2.2 Dose optimization for CAR T-cell therapies
In this section, we introduce several novel Bayesian adaptive designs that account for both toxicity and efficacy, to optimize the dose for CAR T-cell therapies. These designs are known as phase I-II designs in the trial design literature [18, 19]. Readers should not confuse phase I-II designs with designs that simply connect phase I and II sequentially in a trial—a design often called a seamless phase I/II trial. Here, phase I-II designs refer to a design paradigm that simultaneously accounts for toxicity (conventionally considered in phase I) and efficacy (conventionally considered in phase II) to make decisions regarding dose assignment and selection, on the basis of the benefit-risk tradeoff. In addition, toxicity and efficacy are used generically herein to denote the endpoints that represent the risk and benefit of the treatment, respectively. Depending on the trial, toxicity can be DLTs, low grade toxicity, or tolerability (e.g., the percentage of dose interruption and discontinuation), and efficacy can be tumor response, the percentage of tumor shrinkage, pharmacodynamic endpoints, or other surrogate efficacy biomarkers. The phase I-II design paradigm has been reviewed by Yan et al. (2017)  and Yuan et al. (2018) .

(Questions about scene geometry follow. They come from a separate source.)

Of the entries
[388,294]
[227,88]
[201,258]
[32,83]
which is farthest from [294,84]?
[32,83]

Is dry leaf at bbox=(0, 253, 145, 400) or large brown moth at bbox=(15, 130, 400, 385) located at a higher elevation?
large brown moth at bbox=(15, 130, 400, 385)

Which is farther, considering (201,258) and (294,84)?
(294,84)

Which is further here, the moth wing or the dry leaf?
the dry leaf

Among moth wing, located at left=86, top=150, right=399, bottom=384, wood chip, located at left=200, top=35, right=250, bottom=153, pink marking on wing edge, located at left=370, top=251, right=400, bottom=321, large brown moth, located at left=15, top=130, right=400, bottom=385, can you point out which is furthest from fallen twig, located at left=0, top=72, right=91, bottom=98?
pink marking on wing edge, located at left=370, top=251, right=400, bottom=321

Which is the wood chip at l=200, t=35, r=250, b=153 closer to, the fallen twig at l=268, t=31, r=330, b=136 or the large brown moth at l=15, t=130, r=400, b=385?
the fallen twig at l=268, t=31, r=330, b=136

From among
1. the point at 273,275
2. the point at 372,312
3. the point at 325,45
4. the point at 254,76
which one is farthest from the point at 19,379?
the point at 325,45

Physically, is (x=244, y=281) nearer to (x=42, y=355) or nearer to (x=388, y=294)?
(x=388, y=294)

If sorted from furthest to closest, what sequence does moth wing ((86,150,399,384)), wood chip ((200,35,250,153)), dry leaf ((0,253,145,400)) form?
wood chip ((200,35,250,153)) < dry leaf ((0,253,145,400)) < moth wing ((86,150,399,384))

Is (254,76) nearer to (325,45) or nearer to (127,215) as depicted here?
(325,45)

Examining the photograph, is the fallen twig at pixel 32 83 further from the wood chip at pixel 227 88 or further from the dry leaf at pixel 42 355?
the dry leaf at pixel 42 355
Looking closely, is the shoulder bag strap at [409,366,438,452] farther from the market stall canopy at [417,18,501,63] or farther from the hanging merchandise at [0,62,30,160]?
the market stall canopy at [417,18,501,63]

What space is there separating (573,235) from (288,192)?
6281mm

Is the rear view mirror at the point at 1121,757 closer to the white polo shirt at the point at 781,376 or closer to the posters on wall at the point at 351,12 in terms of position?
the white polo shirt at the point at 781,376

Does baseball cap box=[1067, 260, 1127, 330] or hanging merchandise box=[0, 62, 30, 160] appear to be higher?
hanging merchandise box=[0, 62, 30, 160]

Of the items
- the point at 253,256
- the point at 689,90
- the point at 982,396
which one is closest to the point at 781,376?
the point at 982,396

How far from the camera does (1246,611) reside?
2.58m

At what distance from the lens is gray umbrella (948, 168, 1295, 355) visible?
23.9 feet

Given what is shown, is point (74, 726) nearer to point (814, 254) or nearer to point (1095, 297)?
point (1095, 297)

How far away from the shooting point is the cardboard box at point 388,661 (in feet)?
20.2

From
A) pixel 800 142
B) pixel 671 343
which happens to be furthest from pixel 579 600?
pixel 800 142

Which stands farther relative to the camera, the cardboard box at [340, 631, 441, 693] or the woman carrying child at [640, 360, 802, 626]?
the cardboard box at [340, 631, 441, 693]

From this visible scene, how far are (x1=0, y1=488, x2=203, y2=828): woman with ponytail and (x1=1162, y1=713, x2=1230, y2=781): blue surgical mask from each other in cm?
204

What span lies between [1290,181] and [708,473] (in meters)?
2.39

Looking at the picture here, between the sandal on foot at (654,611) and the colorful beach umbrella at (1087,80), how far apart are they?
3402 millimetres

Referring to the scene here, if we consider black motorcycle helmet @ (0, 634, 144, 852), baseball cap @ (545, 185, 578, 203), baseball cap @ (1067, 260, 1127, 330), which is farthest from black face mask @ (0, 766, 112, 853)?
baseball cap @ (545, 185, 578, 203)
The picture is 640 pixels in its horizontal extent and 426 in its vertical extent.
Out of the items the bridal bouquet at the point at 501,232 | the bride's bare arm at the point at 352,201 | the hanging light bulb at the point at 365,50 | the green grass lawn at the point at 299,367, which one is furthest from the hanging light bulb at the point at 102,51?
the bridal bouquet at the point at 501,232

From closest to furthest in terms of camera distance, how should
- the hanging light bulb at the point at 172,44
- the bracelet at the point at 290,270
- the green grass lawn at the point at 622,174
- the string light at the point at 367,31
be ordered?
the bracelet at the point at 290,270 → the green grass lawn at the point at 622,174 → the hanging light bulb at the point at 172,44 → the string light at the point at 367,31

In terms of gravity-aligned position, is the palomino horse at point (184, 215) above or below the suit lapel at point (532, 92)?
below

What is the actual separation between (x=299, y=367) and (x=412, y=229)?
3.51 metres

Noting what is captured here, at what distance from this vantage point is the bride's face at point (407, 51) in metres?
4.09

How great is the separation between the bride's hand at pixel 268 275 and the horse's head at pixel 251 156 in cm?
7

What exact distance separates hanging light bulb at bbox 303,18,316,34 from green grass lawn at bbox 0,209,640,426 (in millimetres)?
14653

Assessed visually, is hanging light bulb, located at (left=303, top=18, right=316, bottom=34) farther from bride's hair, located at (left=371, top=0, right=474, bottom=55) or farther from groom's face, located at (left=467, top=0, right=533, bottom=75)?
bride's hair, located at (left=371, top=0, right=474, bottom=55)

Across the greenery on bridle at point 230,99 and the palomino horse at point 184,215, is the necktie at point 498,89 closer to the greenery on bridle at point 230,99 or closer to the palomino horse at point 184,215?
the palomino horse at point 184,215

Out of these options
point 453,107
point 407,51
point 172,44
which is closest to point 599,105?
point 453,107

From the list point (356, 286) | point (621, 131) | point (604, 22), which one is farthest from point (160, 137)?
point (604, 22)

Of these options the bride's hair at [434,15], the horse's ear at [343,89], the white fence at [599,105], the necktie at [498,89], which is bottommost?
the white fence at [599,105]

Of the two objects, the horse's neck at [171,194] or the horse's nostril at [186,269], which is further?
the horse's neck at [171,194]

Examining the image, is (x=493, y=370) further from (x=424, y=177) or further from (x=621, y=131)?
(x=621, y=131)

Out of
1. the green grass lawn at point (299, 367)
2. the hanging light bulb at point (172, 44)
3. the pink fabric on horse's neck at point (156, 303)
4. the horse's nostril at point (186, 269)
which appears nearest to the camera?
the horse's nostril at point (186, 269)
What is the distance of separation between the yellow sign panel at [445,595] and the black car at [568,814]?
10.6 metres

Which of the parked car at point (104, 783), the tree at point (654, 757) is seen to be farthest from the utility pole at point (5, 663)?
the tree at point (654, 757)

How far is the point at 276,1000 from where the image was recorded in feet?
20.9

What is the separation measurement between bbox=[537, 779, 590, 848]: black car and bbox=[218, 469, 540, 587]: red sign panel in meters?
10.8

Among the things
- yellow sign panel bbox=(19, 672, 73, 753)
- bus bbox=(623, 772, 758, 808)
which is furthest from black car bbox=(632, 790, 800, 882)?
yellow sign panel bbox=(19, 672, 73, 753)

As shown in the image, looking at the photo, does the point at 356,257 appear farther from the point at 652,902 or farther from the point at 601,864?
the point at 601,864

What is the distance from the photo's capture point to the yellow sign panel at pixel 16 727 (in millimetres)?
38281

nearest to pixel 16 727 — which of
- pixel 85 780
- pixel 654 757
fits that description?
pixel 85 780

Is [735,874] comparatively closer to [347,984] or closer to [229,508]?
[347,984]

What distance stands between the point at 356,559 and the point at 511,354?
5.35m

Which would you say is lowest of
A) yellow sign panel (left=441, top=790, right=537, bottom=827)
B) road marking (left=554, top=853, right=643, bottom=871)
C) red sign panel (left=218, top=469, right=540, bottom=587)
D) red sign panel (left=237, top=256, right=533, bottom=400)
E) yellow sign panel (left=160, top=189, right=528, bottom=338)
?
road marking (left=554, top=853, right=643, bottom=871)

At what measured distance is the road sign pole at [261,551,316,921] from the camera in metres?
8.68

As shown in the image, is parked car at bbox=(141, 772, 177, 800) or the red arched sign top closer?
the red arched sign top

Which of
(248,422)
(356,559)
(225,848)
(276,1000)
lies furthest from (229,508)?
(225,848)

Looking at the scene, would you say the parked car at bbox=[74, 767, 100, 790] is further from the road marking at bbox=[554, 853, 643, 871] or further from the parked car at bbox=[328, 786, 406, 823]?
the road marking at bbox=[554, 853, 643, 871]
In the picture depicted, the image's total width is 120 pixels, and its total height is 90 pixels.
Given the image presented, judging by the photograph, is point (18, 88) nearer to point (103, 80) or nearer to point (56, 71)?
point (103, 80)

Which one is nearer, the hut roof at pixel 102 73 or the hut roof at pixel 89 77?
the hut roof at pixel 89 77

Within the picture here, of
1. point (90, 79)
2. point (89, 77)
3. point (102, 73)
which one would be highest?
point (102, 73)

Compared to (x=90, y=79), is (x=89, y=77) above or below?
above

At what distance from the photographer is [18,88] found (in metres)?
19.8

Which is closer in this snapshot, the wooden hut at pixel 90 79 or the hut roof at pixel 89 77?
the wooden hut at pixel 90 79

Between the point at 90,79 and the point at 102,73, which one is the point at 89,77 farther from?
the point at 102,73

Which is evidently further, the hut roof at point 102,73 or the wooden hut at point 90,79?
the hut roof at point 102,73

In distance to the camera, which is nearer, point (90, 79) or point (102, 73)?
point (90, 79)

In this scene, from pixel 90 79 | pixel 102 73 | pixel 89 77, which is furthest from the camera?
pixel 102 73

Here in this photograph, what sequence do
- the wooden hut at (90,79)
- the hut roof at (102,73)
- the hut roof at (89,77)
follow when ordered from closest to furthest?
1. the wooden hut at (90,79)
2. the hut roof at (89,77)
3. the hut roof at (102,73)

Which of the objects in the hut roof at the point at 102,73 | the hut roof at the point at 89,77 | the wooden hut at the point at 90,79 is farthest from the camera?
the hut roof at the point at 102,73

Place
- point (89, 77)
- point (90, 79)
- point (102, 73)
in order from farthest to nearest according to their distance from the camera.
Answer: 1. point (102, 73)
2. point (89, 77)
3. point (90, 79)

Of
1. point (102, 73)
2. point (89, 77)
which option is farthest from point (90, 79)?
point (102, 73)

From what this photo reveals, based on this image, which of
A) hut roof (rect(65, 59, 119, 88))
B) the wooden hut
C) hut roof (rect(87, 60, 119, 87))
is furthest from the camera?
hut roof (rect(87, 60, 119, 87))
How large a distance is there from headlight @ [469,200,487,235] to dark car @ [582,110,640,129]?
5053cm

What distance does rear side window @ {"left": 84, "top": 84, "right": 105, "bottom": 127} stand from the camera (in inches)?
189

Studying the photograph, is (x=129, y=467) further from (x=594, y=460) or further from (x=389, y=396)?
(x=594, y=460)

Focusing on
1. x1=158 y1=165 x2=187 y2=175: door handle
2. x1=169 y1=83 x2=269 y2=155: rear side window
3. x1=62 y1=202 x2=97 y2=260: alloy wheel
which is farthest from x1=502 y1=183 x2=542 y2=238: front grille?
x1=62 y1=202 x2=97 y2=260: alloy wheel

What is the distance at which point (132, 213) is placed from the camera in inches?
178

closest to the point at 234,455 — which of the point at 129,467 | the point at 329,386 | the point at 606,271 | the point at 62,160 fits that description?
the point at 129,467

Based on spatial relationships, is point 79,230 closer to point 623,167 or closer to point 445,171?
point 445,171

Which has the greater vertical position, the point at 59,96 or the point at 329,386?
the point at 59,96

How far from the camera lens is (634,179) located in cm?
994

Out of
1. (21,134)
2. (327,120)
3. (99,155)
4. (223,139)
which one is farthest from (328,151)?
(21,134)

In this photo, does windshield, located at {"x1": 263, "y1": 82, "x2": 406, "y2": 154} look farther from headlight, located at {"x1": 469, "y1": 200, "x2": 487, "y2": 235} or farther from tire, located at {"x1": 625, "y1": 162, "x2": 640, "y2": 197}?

Several phase I-II designs have been proposed to identify the OBD [20–34]. They can be classified as model-based designs and model-assisted designs. In model-based design, a statistical model (e.g., a bivariate logistic model) is posited to describe dose-toxicity and dose-efficacy relationships. On the basis of the observed interim data, the estimate of the model is updated, and the dose that has the highest desirability (i.e., benefit-risk tradeoff) is identified to make decisions regarding dose escalation and de-escalation. This process is repeated until the maximum sample size is reached or other early stopping criteria are met, and then the dose with the highest desirability is selected as the OBD. Examples of model-based phase I-II designs include the EffTox design (Thall and Cook, 2004), the late-onset EffTox (LO-EffTox) design (Jin et al., 2014), and the phase I-II design for immunotherapy (Liu et al., 2018).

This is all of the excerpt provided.